━━━━━ DATA LISTING
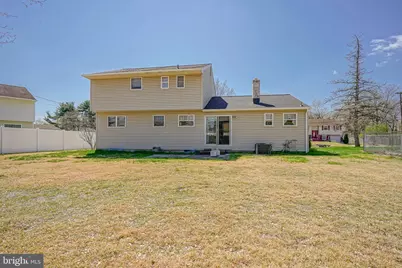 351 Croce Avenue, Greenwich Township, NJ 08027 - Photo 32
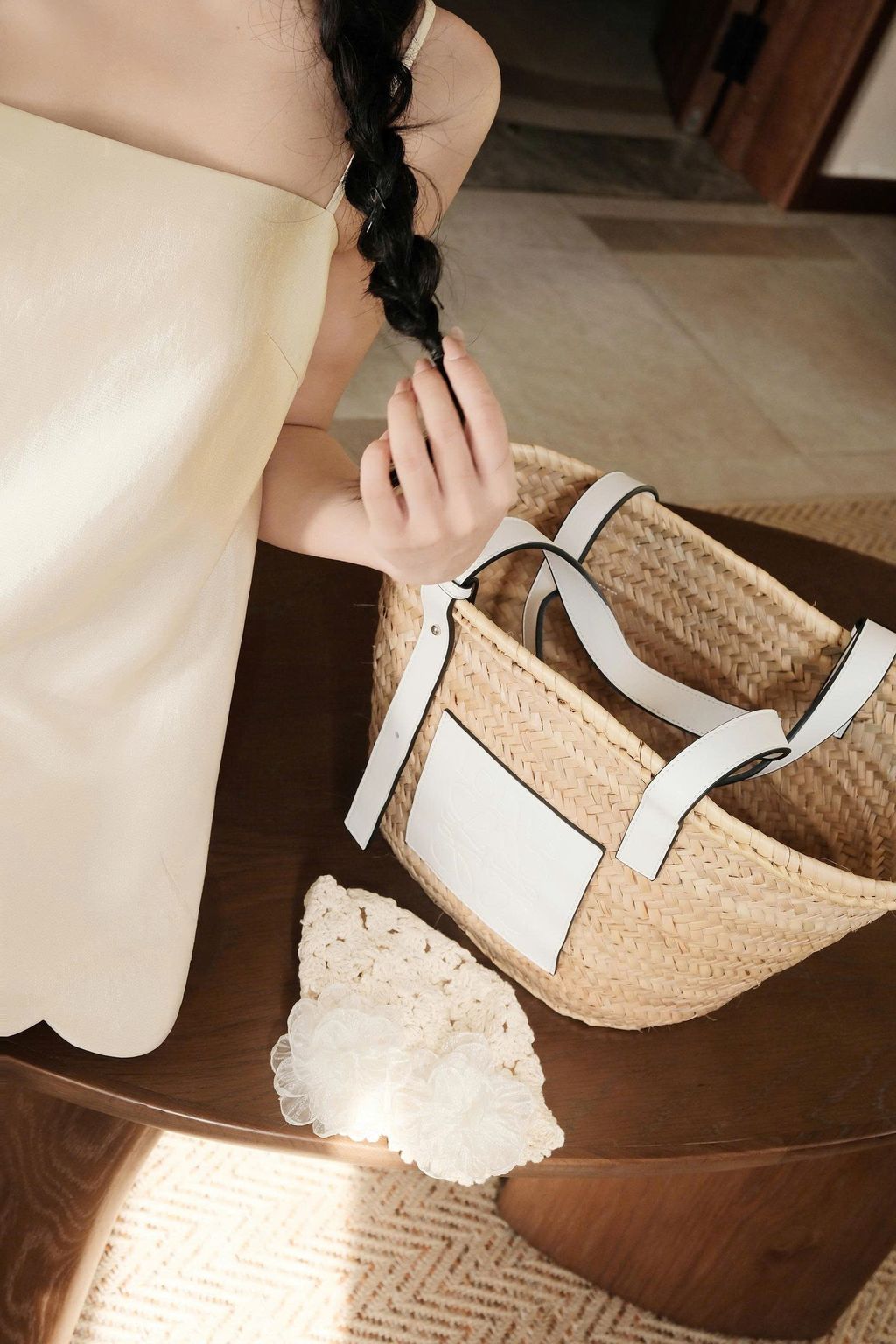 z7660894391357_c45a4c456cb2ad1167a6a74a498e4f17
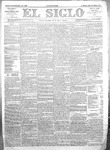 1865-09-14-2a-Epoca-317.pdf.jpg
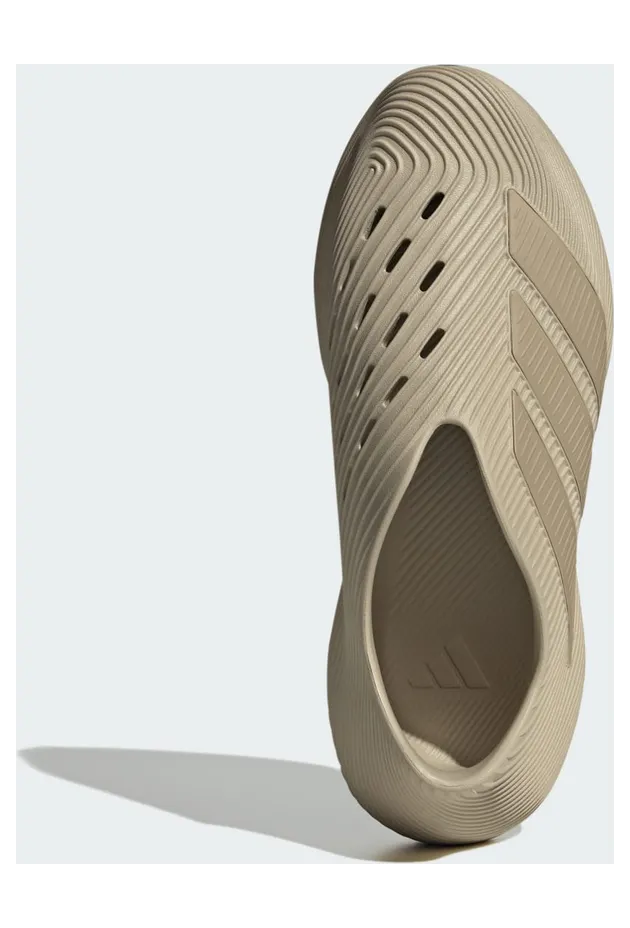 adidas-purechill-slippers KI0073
━━━━━━━━━━
━━━━━ DATA LISTING
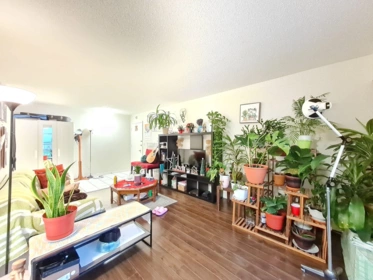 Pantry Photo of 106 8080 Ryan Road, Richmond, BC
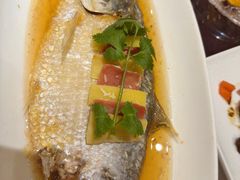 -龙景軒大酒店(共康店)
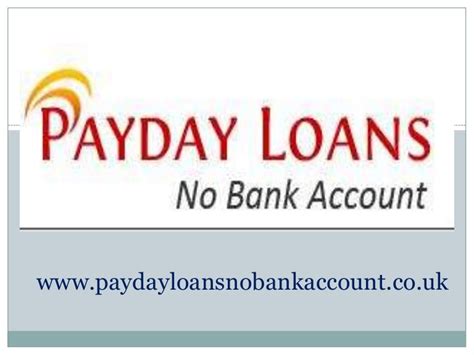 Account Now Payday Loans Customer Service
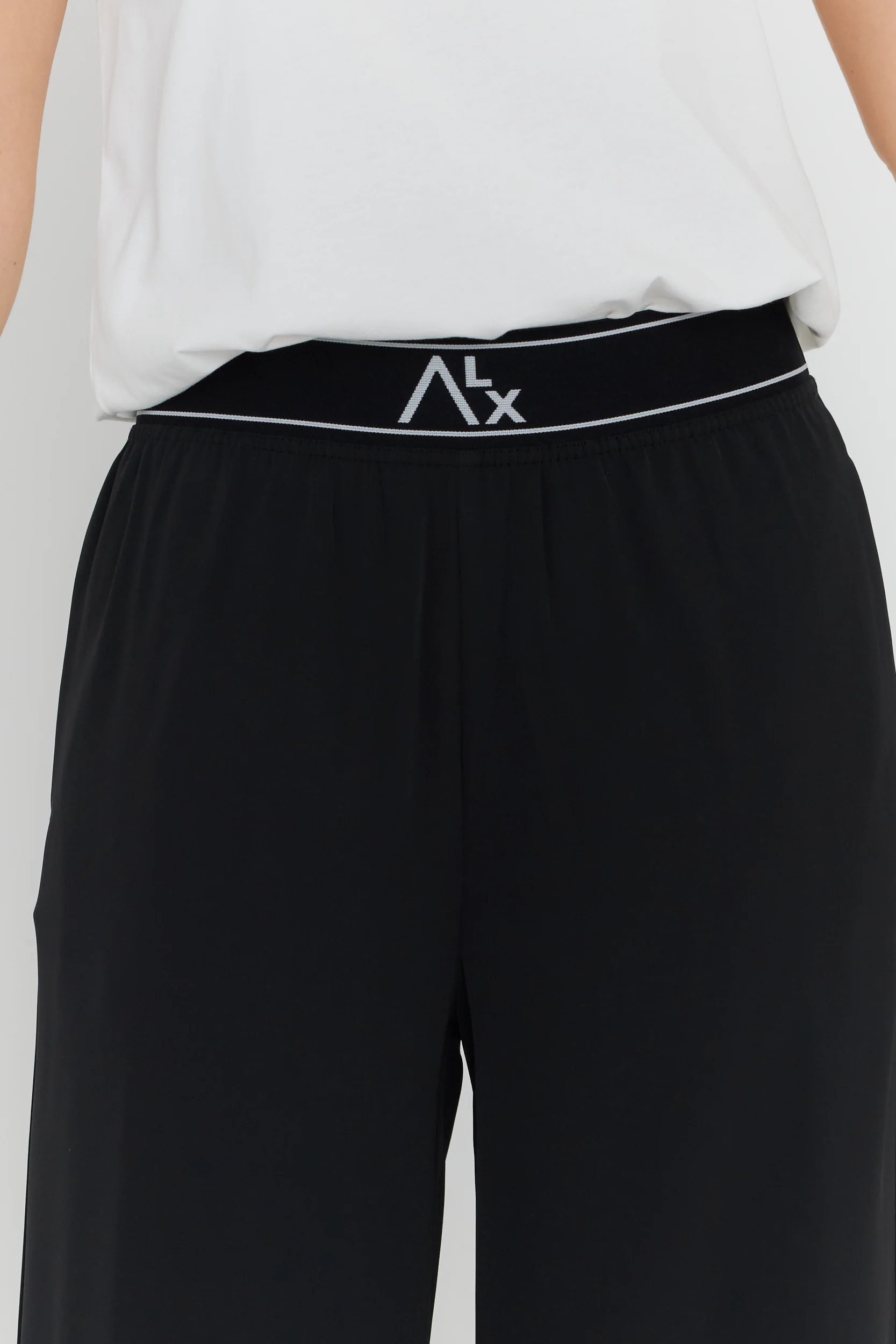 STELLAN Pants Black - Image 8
━━━━━━━━━━
◆ GOAL OF THE EXERCISE:
Skip every picture, and restate word for word only the lines above from the line containing "Pantry Photo of" to the line containing "STELLAN Pants Black - Image 8", both of them included.

◆ RESPONSE:
 Pantry Photo of 106 8080 Ryan Road, Richmond, BC
 -龙景軒大酒店(共康店)
 Account Now Payday Loans Customer Service
 STELLAN Pants Black - Image 8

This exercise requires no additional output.